La première fois en Rickshaw, c’était plus épique. Renseignée à la réception de l’hostel sur le prix de la course et sur le temps (100 Roupies – 30 à 40 min) que cela prendrait jusqu’à Old Delhi, j’ai envoyé chié le conducteur de rickshaw qui me proposait de me conduire au métro pour 50 Rps (à environ 800m). Au final, je m’en suis sortie pour 120Rps (environ 2€). Arnaquée, mais pas trop… L’avantage du rickshaw, c’est de pouvoir observer Delhi et les gens autour – moment de fou rire avec mon conducteur quand il a fait un geste équivoque à l’espèce d’homme d’affaire sur son scooter qui klaxonnait comme un barge au feu rouge. Première confrontation à la mendicité et à la vente de noix de coco (toujours ces feux rouges semés d’embûches).
Enfin, le troisième moyen de transport testé pour le moment, immémorial, ces fidèles pieds.
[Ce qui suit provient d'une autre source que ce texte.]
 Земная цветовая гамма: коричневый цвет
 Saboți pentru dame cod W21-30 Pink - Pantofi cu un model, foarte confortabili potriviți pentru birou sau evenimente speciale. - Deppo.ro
Aujourd’hui, pour déambuler dans l’Old Delhi, on peut dire qu’ils m’ont rendu un fier service.

Et demain, je teste le métro.

Se nourrir sans peurs et sans reproches

J’avais décidé d’être gentille avec mon corps et de ne pas lui imposer le même jour décalage horaire + fatigue + chaleur + nourriture étrange et super-épicée. J’ai donc opté pour du soft le premier jour (il est même possible d’acheter du pain de mie en Inde). Mais aujourd’hui, après m’être levée trop tard pour le petit-dej’ indien de mon hostel, j’ai décidé d’enfin me mettre à la bouffe indienne.

Fast food végétarien avec Butter nan, tofu en sauce (au milieu), riz et autres délices épicés.

Premiers « butternaan » (espèce de galette de farine beurrée à tomber par terre), premières épices (et encore, on demande du « noooot spicy pliz, verrrry soft »), premier repas 100% végétarien et premier test d’une adresse du Routard, notre vaillant compagnon. Je ne dirai peut-être pas ça dans 2 jours (si malade) ou dans 2 mois (quand l’excitation des premières fois sera passée) mais pour l’instant, ça me plait beaucoup ! Sans même parler de l’aspect financier – 2 à 3€ par personne…
Pour l’eau c’est plus compliqué. J’ai utilisé ma première pastille de micropure et je vais boire cette eau ce soir, je vous dirai si c’est fiable ou non dans 2 jours…

J’espère me réveiller assez tôt demain pour inaugurer mon premier petit-dej indien ! Pour cela, il va falloir écourter un peu, mais imaginez bien que j’ai fait beaucoup d’autres choses (j’essaierai de fournir encore plus de photos prochainement).

Et il y a d’autres premières fois à venir qui risquent de s’avérer incroyable :

– le premier repas dans une famille indienne (prévu demain midi ou soir)
– la première conversation en Hindi (prévu… pas pour tout de suite)
– les premiers vêtements indiens que je vais acheter (prévu pour bientôt)
– les premiers amis indiens (ça ne saurait tarder)

Come on guys, it’s gonna be INCREDIBLE, it’s gonna be INDIA !

Old Delhi

* lorsque je parle de dernière fois tout au long de cet article, ce n’est pas, je l’espère, la dernière fois de ma vie, mais seulement la dernière fois avant une année entière loin de chez moi.